Once Ted O’Malley, the Maclays’ boatman, had reported meeting him on this road, after a visit to Glenbarr. He told Annie ‒ who promptly repeated it to Sara ‒ that Captain Barwell had cantered along, singing a soldier’s song at the top of his voice, and with a strange, wild look on his face.
Chapter Four
Sara gave an audible sigh of relief as the straggling hamlet of Castle Hill appeared at the end of the stretch of road. There was not much farther to go now, she consoled herself.
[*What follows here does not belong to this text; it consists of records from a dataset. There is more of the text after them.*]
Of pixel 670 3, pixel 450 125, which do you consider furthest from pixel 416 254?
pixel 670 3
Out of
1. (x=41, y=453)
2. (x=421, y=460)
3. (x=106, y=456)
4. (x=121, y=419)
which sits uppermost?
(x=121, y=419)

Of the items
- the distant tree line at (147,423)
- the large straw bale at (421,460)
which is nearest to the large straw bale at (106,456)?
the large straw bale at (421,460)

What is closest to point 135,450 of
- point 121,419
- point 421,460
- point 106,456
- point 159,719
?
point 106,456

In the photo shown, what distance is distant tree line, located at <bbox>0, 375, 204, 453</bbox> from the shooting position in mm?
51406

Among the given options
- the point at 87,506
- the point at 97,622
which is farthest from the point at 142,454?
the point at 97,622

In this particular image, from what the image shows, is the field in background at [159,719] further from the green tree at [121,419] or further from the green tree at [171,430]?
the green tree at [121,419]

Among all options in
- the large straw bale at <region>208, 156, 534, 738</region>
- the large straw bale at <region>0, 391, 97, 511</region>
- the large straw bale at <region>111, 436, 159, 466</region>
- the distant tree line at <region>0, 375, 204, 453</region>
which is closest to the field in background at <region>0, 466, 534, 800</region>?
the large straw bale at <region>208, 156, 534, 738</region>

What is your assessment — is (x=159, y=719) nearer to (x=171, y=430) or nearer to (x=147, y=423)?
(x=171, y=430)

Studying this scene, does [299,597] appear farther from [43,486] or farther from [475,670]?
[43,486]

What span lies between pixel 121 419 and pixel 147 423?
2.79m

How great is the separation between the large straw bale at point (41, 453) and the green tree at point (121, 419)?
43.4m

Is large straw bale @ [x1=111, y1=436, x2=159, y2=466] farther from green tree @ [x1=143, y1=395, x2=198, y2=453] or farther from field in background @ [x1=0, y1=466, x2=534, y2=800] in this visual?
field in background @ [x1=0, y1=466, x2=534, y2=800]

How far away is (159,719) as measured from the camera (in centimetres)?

Three miles on the other side of the rough little settlement ahead, a track led off to the left, curving for a couple of hundred yards to a ragged farm-building, known locally as Priest’s. Joseph Priest had died four months ago, and for the past six weeks the Maclays had been the owners of the worked-out, neglected property. Sara reflected happily enough on the prospect. Within two years, if Andrew was right, this piece of land would wear the same prosperous, fertile look that characterized their Toongabbie and Hawkesbury farms. Andrew’s ambition was a restless, growing thing.